- [WHAT YOU ARE ASKED TO DO]:
Pictures do not belong in the copy; restate the records below word for word.

- [WORKING DATA]:
[BEGIN]

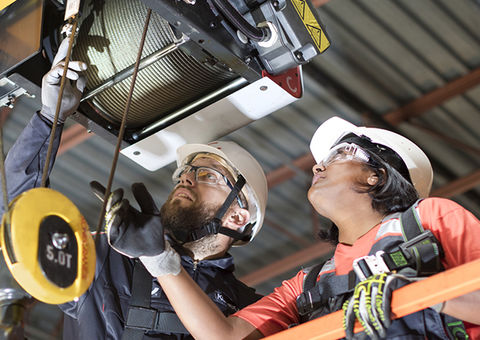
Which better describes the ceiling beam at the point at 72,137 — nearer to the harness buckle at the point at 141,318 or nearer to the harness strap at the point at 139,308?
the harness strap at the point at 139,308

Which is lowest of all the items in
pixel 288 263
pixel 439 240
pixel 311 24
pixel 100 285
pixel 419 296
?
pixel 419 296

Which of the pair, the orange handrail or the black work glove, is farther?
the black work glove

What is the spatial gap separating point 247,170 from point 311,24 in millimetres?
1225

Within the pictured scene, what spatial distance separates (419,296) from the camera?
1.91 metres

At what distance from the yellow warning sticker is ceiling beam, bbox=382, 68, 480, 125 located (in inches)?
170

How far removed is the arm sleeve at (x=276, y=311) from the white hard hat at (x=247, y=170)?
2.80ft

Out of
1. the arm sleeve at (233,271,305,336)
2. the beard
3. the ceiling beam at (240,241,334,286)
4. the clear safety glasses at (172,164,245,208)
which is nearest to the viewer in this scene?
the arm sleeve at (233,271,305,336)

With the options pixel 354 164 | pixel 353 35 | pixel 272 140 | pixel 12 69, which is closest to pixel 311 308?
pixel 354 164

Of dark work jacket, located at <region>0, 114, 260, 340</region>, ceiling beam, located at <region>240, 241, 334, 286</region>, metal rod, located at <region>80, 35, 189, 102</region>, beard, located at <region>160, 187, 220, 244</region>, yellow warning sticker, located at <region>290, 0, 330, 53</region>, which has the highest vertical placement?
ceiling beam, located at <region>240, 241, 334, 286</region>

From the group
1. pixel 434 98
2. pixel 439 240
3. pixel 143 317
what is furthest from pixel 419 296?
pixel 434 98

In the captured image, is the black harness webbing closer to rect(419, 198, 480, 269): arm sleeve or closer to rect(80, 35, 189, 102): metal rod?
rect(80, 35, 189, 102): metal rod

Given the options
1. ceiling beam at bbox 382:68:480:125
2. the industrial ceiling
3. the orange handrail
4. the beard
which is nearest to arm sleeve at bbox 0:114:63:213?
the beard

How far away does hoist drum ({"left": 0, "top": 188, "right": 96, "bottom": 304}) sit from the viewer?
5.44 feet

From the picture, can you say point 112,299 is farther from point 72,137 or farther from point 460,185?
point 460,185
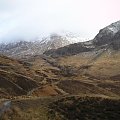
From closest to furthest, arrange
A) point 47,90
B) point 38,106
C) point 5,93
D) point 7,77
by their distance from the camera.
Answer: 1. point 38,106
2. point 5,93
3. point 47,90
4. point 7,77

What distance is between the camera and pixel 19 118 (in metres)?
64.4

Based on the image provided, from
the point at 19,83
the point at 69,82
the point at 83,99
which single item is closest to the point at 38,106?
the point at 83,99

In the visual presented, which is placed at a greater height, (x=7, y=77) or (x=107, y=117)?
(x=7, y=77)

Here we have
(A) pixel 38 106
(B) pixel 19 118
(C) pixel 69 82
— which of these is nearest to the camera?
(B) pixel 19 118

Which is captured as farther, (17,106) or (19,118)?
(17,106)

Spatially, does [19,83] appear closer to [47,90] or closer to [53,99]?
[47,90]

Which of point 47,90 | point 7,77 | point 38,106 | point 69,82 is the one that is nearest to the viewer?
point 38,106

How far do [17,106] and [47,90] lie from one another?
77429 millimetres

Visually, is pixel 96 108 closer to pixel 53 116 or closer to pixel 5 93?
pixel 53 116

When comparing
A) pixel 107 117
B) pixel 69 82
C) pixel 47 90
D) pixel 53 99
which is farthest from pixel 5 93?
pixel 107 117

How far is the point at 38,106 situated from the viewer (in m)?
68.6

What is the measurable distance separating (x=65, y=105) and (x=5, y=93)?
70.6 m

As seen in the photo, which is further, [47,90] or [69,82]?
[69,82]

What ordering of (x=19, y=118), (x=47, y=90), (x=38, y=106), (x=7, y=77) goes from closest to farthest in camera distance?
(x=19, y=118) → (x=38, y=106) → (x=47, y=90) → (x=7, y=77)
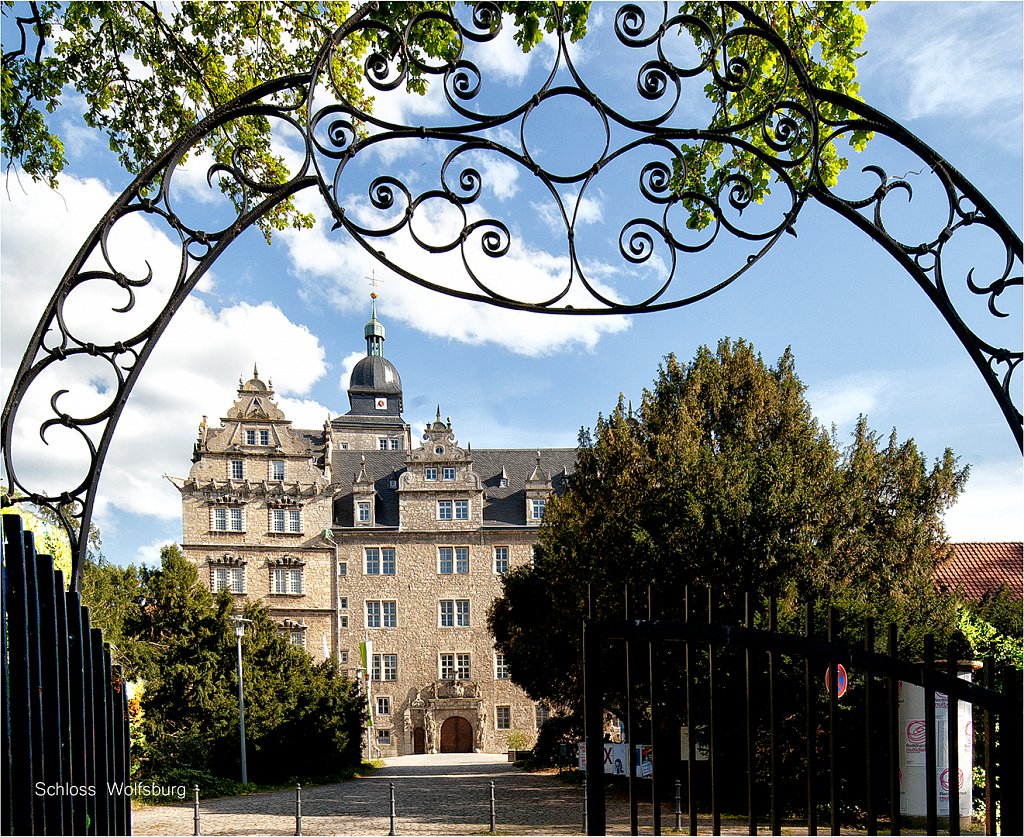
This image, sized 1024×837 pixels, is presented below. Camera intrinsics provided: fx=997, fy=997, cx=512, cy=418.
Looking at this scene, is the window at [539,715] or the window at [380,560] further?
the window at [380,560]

[END]

- [SOLUTION TO THE EXERCISE]:
Which better describes the ceiling beam at the point at 72,137 — nearer to the harness buckle at the point at 141,318 or nearer to the harness strap at the point at 139,308?
the harness strap at the point at 139,308

Which is lowest of all the items in
pixel 288 263
pixel 439 240
pixel 311 24
pixel 100 285
pixel 419 296
?
pixel 419 296

Which of the pair, the orange handrail or the black work glove, is farther?
the black work glove

What is the spatial gap separating point 247,170 from point 311,24 in millimetres?
1225

Within the pictured scene, what spatial distance separates (419,296) from the camera?
1.91 metres

At what distance from the yellow warning sticker is ceiling beam, bbox=382, 68, 480, 125 located (in inches)?
170

How far removed is the arm sleeve at (x=276, y=311) from the white hard hat at (x=247, y=170)?
2.80ft

Out of
1. the arm sleeve at (233,271,305,336)
2. the beard
3. the ceiling beam at (240,241,334,286)
4. the clear safety glasses at (172,164,245,208)
which is nearest to the viewer in this scene?
the arm sleeve at (233,271,305,336)

With the options pixel 354 164 | pixel 353 35 | pixel 272 140 | pixel 12 69, which is closest to pixel 311 308?
pixel 354 164

Of dark work jacket, located at <region>0, 114, 260, 340</region>, ceiling beam, located at <region>240, 241, 334, 286</region>, metal rod, located at <region>80, 35, 189, 102</region>, beard, located at <region>160, 187, 220, 244</region>, yellow warning sticker, located at <region>290, 0, 330, 53</region>, which has the highest vertical placement?
ceiling beam, located at <region>240, 241, 334, 286</region>

From the group
1. pixel 434 98
2. pixel 439 240
3. pixel 143 317
what is furthest from pixel 419 296?
pixel 434 98

In the captured image, is the black harness webbing closer to rect(419, 198, 480, 269): arm sleeve or closer to rect(80, 35, 189, 102): metal rod?
rect(80, 35, 189, 102): metal rod

Given the options
1. ceiling beam at bbox 382:68:480:125
2. the industrial ceiling
3. the orange handrail
4. the beard
which is nearest to arm sleeve at bbox 0:114:63:213?
the beard

How far away does hoist drum ({"left": 0, "top": 188, "right": 96, "bottom": 304}) sit from the viewer?
5.44 feet

From the picture, can you say point 112,299 is farther from point 72,137 or farther from point 460,185?
point 460,185
From closest to furthest, arrange
A) point 47,90
B) point 38,106
C) point 5,93
D) point 7,77
by their distance from the camera.
Answer: 1. point 38,106
2. point 5,93
3. point 47,90
4. point 7,77

What distance is between the camera and pixel 19 118 (in metres)?
64.4

Based on the image provided, from
the point at 19,83
the point at 69,82
the point at 83,99
which single item is closest to the point at 38,106?
the point at 83,99

In the visual presented, which is placed at a greater height, (x=7, y=77) or (x=107, y=117)?
(x=7, y=77)

Here we have
(A) pixel 38 106
(B) pixel 19 118
(C) pixel 69 82
— which of these is nearest to the camera?
(B) pixel 19 118

Which is captured as farther, (17,106) or (19,118)?
(17,106)

Spatially, does [19,83] appear closer to [47,90] or closer to [53,99]?
[47,90]

Which of point 47,90 | point 7,77 | point 38,106 | point 69,82 is the one that is nearest to the viewer?
point 38,106

How far do [17,106] and [47,90] lie from one another?
77429 millimetres

Visually, is pixel 96 108 closer to pixel 53 116 or closer to pixel 5 93?
pixel 53 116

When comparing
A) pixel 107 117
B) pixel 69 82
C) pixel 47 90
D) pixel 53 99
which is farthest from pixel 5 93?
pixel 107 117

How far is the point at 38,106 situated from the viewer (in m)?
68.6

What is the measurable distance separating (x=65, y=105) and (x=5, y=93)?
70.6 m

As seen in the photo, which is further, [47,90] or [69,82]?
[69,82]

What ordering of (x=19, y=118), (x=47, y=90), (x=38, y=106), (x=7, y=77) goes from closest to farthest in camera distance?
(x=19, y=118) → (x=38, y=106) → (x=47, y=90) → (x=7, y=77)
This image, sized 1024×837 pixels, is presented below. Camera intrinsics provided: fx=997, fy=997, cx=512, cy=418.
Looking at this scene, is the window at [539,715] or the window at [380,560] further?
the window at [380,560]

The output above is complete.